June 29, 2018 –
Title: A Framework for Secure and Interoperable Cloud Computing with RBAC, MAC, and DAC
Student: Mohammed Baihan
Major Advisor: Dr. Steven A. Demurjian
Associate Advisors: Dr. Reda Ammar, Dr. Swapna Gokhale, and Dr. Thomas Agresta
Date/Time: Friday, June 29th, 2018 at 2:00 pm in ITE 336 room
Cloud computing has emerged as a de facto approach throughout society, commercial and government sectors, and research/academic communities. In the last decade, many organizations have considered outsourcing their IT service to the cloud where the services would have better availability and quality. However, this requires mobile and desktop clients for different stakeholders, in a domain such as healthcare, to obtain information from multiple systems, that may be: operating with different paradigms (e.g., cloud services, programming services, web services); utilize alternate cloud service providers; and, employ diverse security/access control techniques. This raises two main problems: services integration and security policies integration. The services integration problem focuses on the difficulties that occur when a client is trying to access services that could be operating with different types of APIs. The security policies integration problem occurs since the alternate cloud service providers may have different access control capabilities, making it difficult for the client developer to realize a cohesive security solution.
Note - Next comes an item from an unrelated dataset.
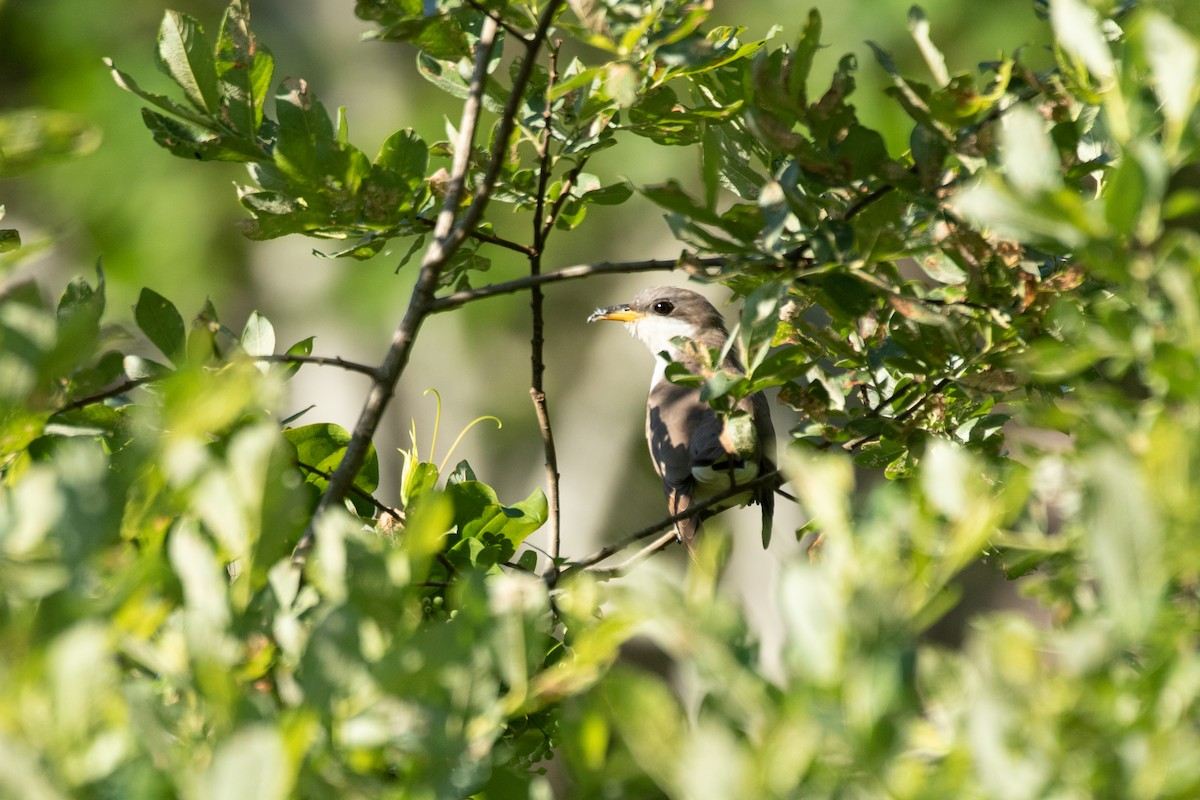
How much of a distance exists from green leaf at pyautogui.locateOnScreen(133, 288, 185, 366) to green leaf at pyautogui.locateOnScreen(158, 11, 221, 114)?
0.86ft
In order to address these two problems, this dissertation presents a Framework for Secure and Interoperable Cloud Computing (FSICC) that provides a set of global cloud services for use by clients and systems with access control provided by RBAC, MAC, and DAC. The work presented herein involves five research areas: Architectural Blueprints for Supporting FSICC that contain options for connecting clients and systems with FSICC; an Integrated RBAC, MAC, and DAC Model for Cloud Computing via a Unified Cloud Computing Access Control Model (UCCACM) that contains a set of definitions necessary for supporting the work on FSICC; Security Mapping/Enforcement Algorithms for Global Security Policy Generation and Global API Generation which includes Security Policies and Services Registration, Global Services Generation, and Global Security Policy Generation; a SOA-Based Security Engineering Process (SSEP) for FSICC that is utilized to combine security policies from different systems into one global security policy in which SSEP also includes a process for security enforcement code generation; and, Dynamic Enforcement via Intercepting Process involves a set of programmatic mechanisms that are able to intercept a service call from a client to a FSICC global service to perform security enforcement checks.